A SHA-1 hash digest is a 160-bit hexadecimal string. These are 40 digits long, with 16 possible values per digit, yielding a total search space of 16^40 possible values.

If we splice off the first five digits (which Troy originally used as the database partition key), we get 1,048,576 five digit values each (16^5). Then we continue calculating with the sixth position as the new first position in the string.

The math from here is a straightforward function mapping 16^n -> 16^(n - 5):

* 16 six digit values match any given five digit partition key, p,

* 16^2 = 256 seven digit values match any p,

* 16^3 = 4,096 eight digit values match any p,

* 16^4 = 65,536 nine digit values match any p,

* 16^5 = 1,048,576 ten digit values match any p,

* 16^6 = 16,777,216 11 digit values match any p,

* 16^7 = 268,435,456 12 digit values match any p,

* 16^8 = 4,294,967,296 13 digit values match any p,

* 16^9 = 68,719,476,736 14 digit values match any p,

* 16^10 = 1,099,511,627,776 15 digit values match any p,

* 16^11 = 17,592,186,044,416 16 digit values match any p.

So in general, to calculate how many n digit SHA-1 digests correspond to any m digit prefix, we simply calculate (16^n)/(16^m), which yields 16^(n - m). Thus we have (16^[6..16]) / (16^5) for the five digit prefix case. Hopefully that elucidates it for you!

Shouldn't the size of the alphanumeric alphabet used for the passwords be in there somewhere? The question was about how many permutations of all 6-16 character alphanumeric strings map to a given 5 digit SHA-1 prefix.

Your answer seems to be for the case where the alphabet of the input string is hex digits.

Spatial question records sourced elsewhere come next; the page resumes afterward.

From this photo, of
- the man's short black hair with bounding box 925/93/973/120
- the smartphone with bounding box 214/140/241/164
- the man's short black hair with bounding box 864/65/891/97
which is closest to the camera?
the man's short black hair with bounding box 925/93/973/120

I.e., I think we want Sum[A^i,{i,6,16}]/16^5, where A is the size of the alphanumeric alphabet.

For A=62, this is 4.6x10^22 or 2^75.3.

For A=95, this is 4.2x10^25 or 2^85.1.

Note that there's no need to actually perform N-M+1 exponentiations and N-M additions. Two exponentiations, a subtraction, and a division will give you the same answer.

  Sum[A^i,{i,1,N}] = (A^(N+1) - 1) / (A-1).
  Sum[A^i,{i,M,N}] = (A^(N+1) - A^M) / (A-1).

Consider A=10, M=6, N=2. Sum = (10,000,000 - 100) / 9 = (9,999,900) / 9 = 1,111,100, which is easily checked mentally.

Yes, I've stared at permutations for far too long, but I can't have been the first to notice the pattern. It must be in plenty of textbooks.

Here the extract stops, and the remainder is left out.